REPUBLIKA.CO.ID, JAKARTA -- Pengamat politik Emrus Sihombing menilai sebenarnya wajar bagi Presiden Joko Widodo untuk menaikkan harga bahan bakar minyak (BBM). Terlebih jika melihat beban subsidi BBM yang dibebankan kepada Anggaran Pendapatan dan Belanja Negara (APBN).
Namun, ia menyayangkan bahwa saat pengumuman kenaikan harga BBM bersubsidi Senin (17/11) malam kemarin. Jokowi maupun Menteri ESDM dan Menteri Keuangan tidak memberikan penjelasan rinci terkait perhitungan akurat dari penentuan harga BBM tersebut.

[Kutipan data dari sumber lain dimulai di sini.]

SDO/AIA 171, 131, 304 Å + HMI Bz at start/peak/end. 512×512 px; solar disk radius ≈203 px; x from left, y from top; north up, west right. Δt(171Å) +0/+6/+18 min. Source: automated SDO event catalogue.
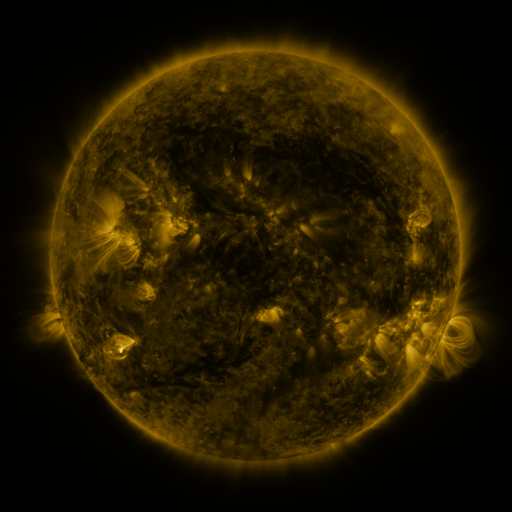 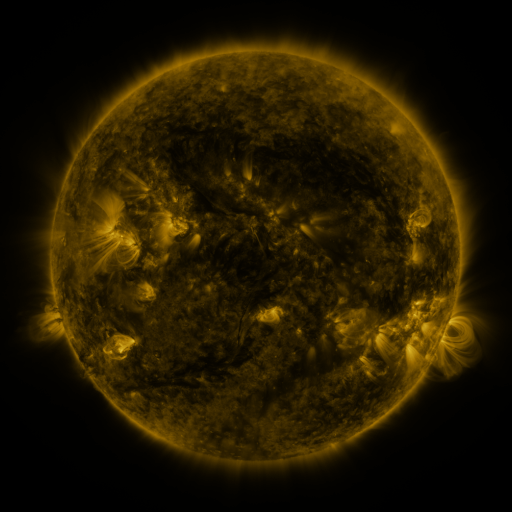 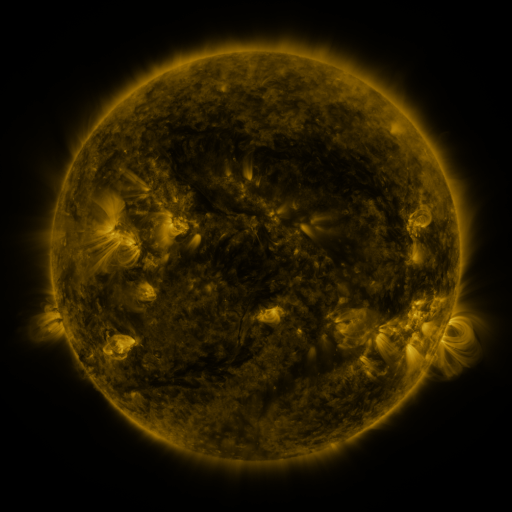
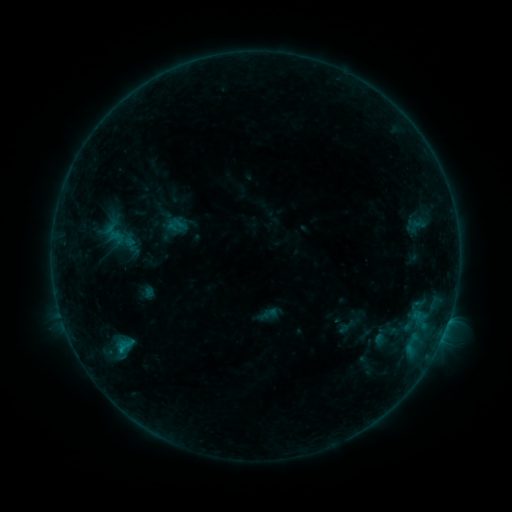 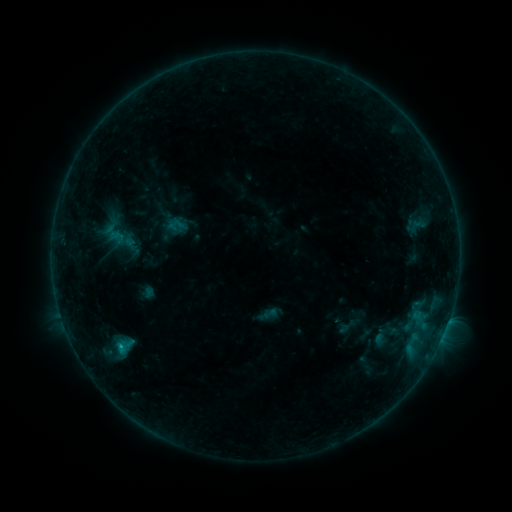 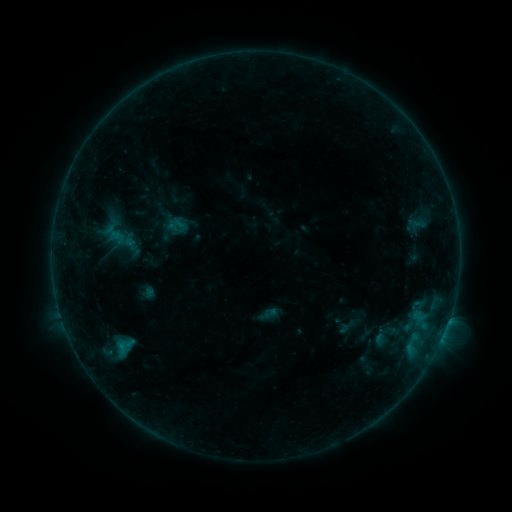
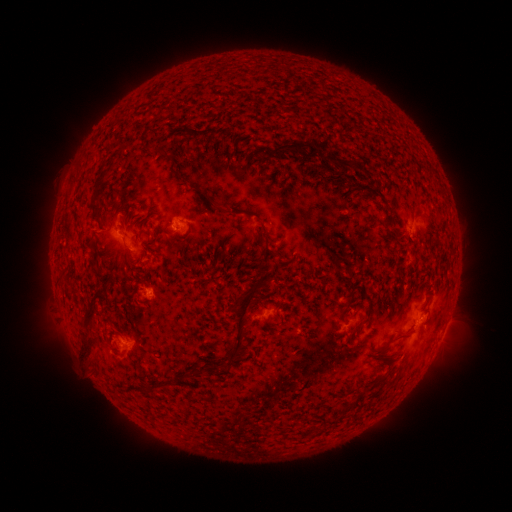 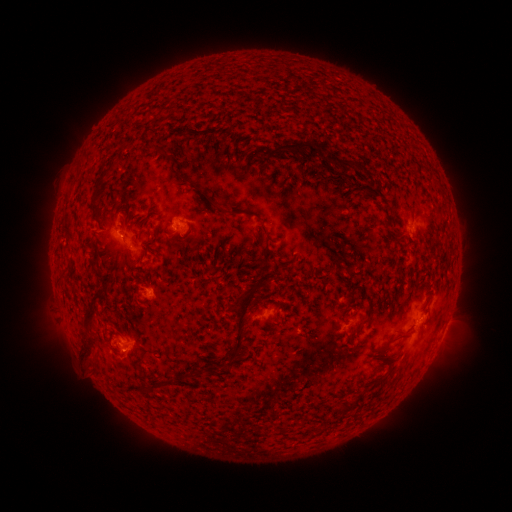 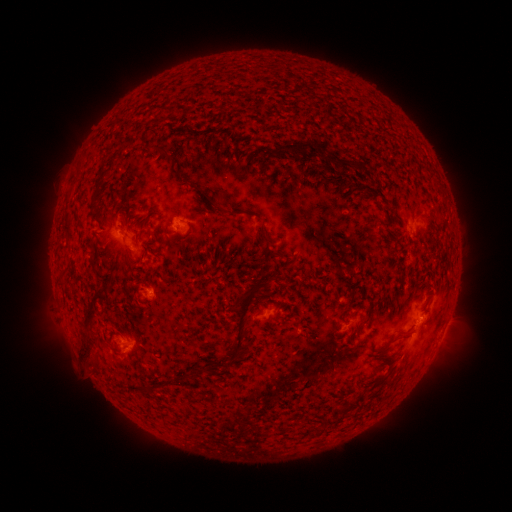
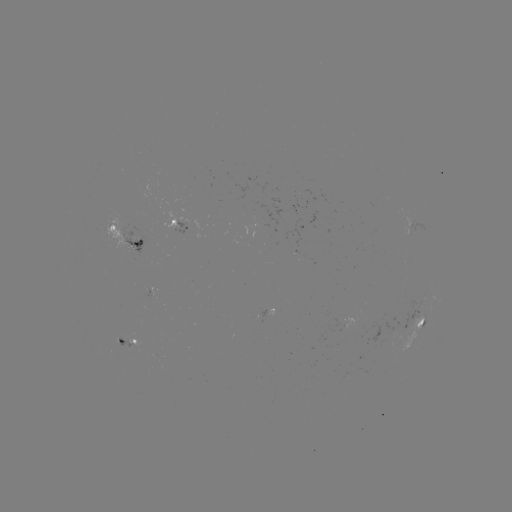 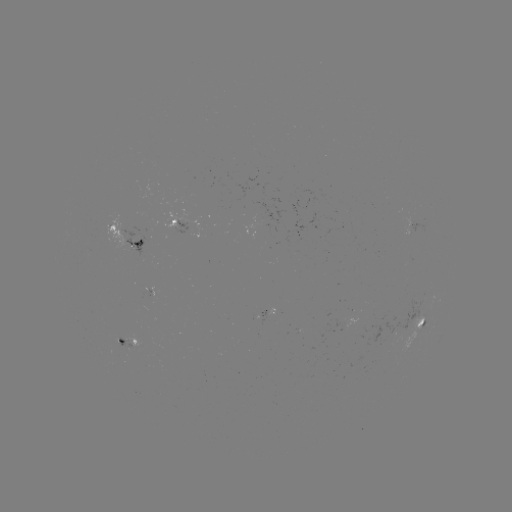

Menurutnya seharusnya pada pengumuman kenaikan harga BBM bersubsidi semalam, pemerintah dapat menjelaskan berapa harga BBM per liternya jika BBM diproduksi di tanah air.

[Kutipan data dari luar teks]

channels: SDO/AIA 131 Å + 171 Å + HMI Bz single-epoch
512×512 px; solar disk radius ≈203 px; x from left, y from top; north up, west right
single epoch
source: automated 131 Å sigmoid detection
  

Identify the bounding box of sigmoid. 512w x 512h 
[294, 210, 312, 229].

Serta berapa harga BBM per liternya jika diimpor langsung dari produsen dengan sistem Government to Government (G to G).
Karena dengan data dari kedua harga ini, masyarakat dapat ikut melihat harga riil dari BBM tersebut.
"Karena tidak ada penjelasan, kita jadi bertanya ‘kok dinaikkan?’ Tapi, landasan kenaikannya hanya sekedar membengkak subsidi," jelasnya.
Selain itu, Emrus menilai seharusnya Jokowi menyinggung target atas pemberantasan mafia energi saat pengumuman kenaikan harga BBM.
Ia mengapresiasi atas dibentuknya tim pemberantas mafia migas yang diketuai oleh Faisal Basri oleh Menteri ESDM.
Akan tetapi, Emrus menilai perlu bagi Jokowi untuk memberikan target dari proses pemberantasan mafia migas ini, agar masyarakat juga lebih yakin.
"Misalnya, menyatakan bahwa mafia energi akan dhabiskan selama enam bulan," katanya.
Seandainya pemerintah memberikan penjelasan perinci terkait perhitungan harga BBM dan juga target pencapaian untuk tim pemberantas mafia migas, Emrus menilai bukan tidak mungkin masyarakat akan lebih siap untuk menerima dan bahkan memberikan dukungan pada pemerintah.
"Sayangnya tadi malam Joko Widodo tidak menyatakan itu," ujarnya.